Exercise materials Block Start

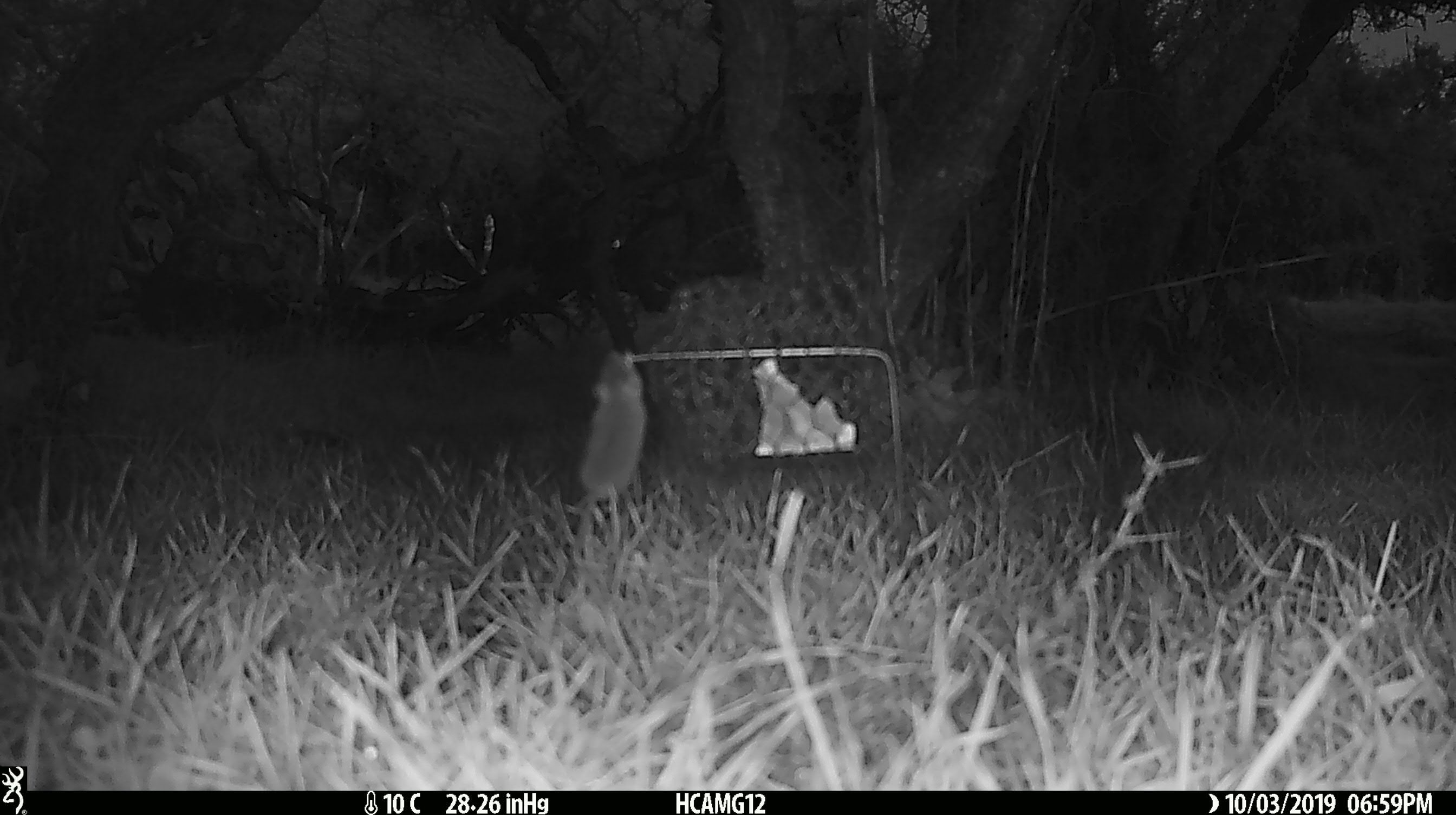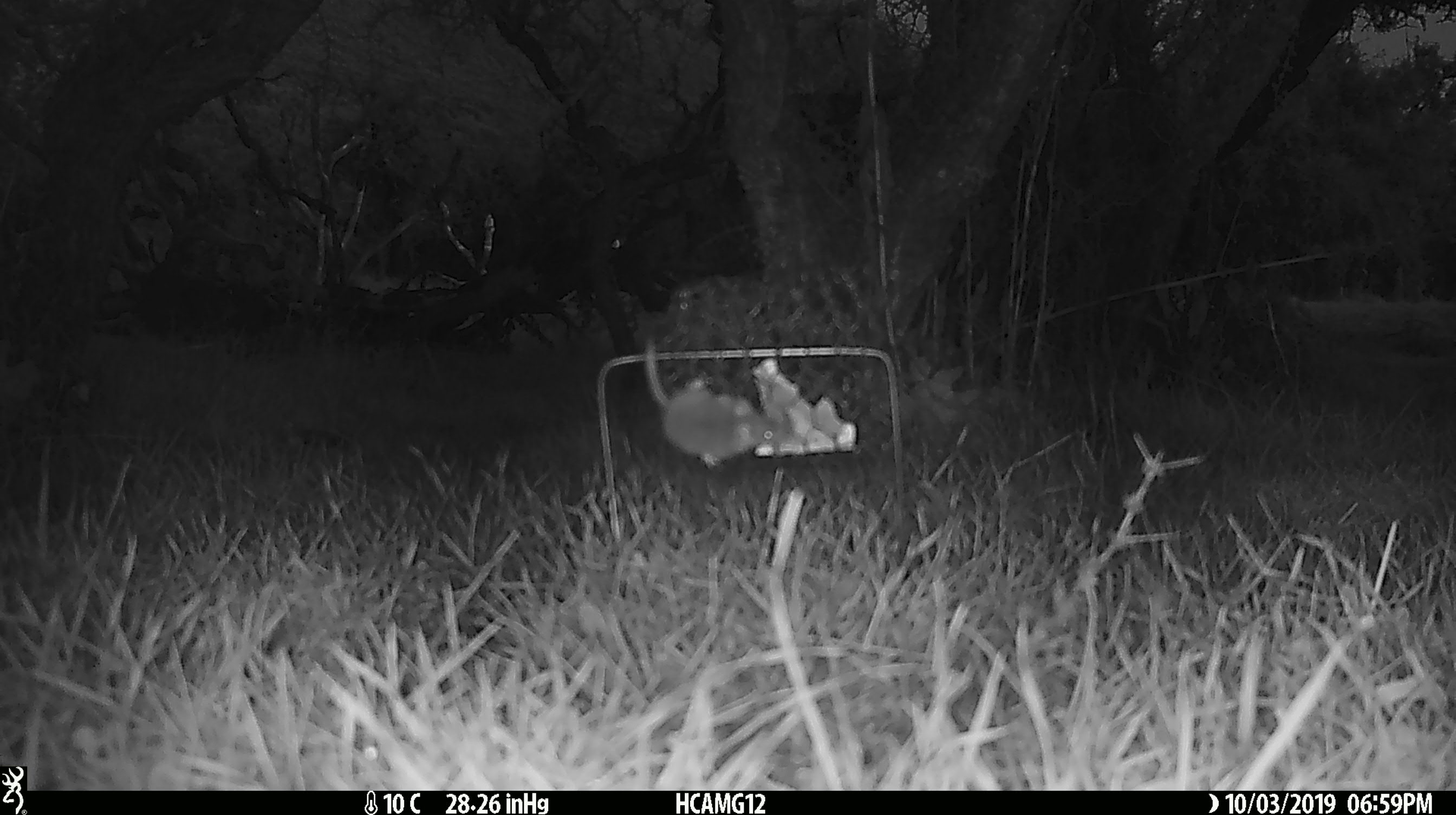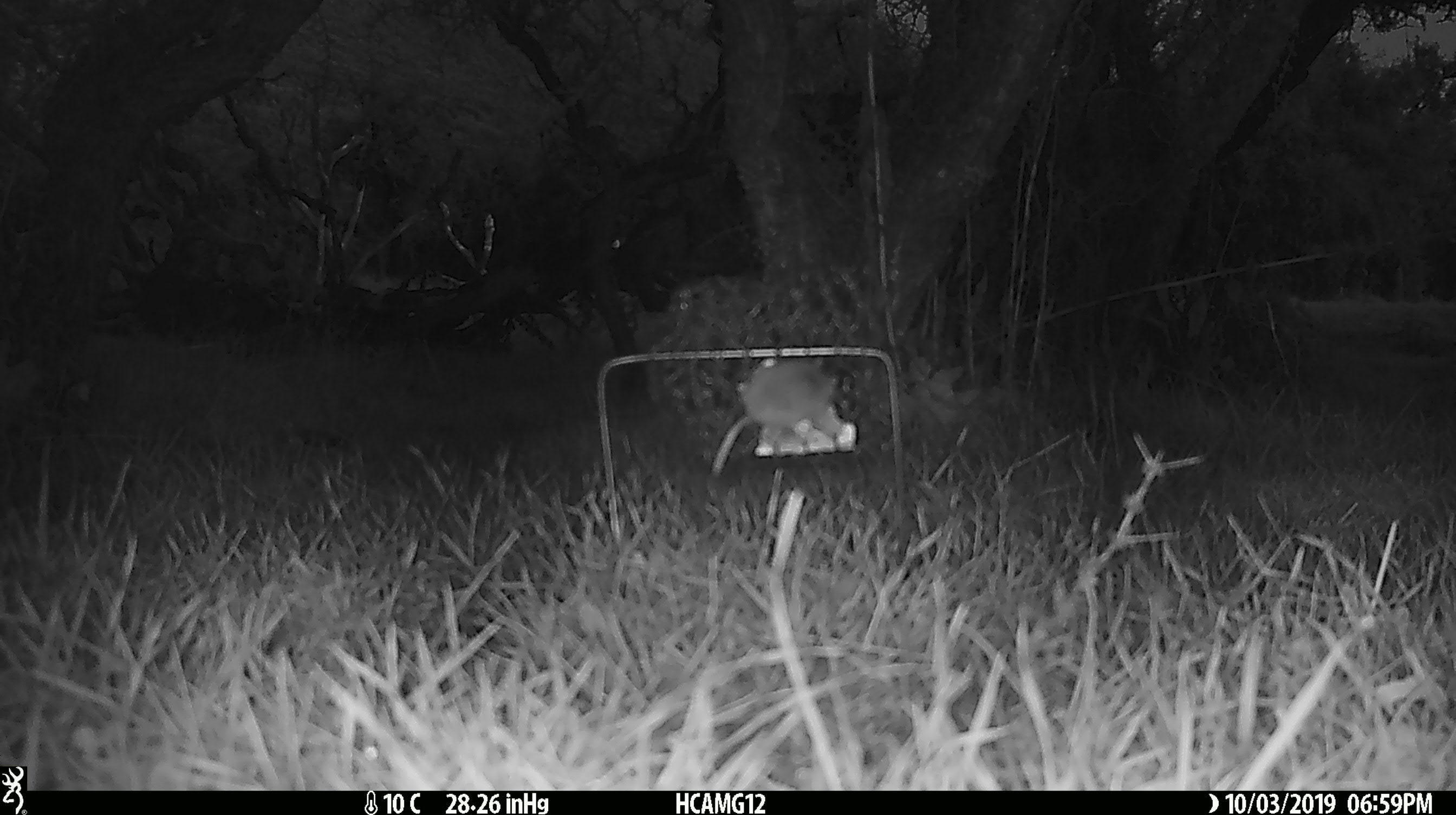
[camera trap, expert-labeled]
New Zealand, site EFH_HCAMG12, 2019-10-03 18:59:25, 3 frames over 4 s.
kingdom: Animalia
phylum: Chordata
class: Mammalia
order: Rodentia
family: Muridae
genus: Mus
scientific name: Mus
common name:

Exercise materials Block End

How to complete this task: Your task is a word-for-word transcription of the entries, leaving out all pictures.

Task solution:
[camera trap, expert-labeled]
New Zealand, site EFH_HCAMG12, 2019-10-03 18:59:25, 3 frames over 4 s.
kingdom: Animalia
phylum: Chordata
class: Mammalia
order: Rodentia
family: Muridae
genus: Mus
scientific name: Mus
common name:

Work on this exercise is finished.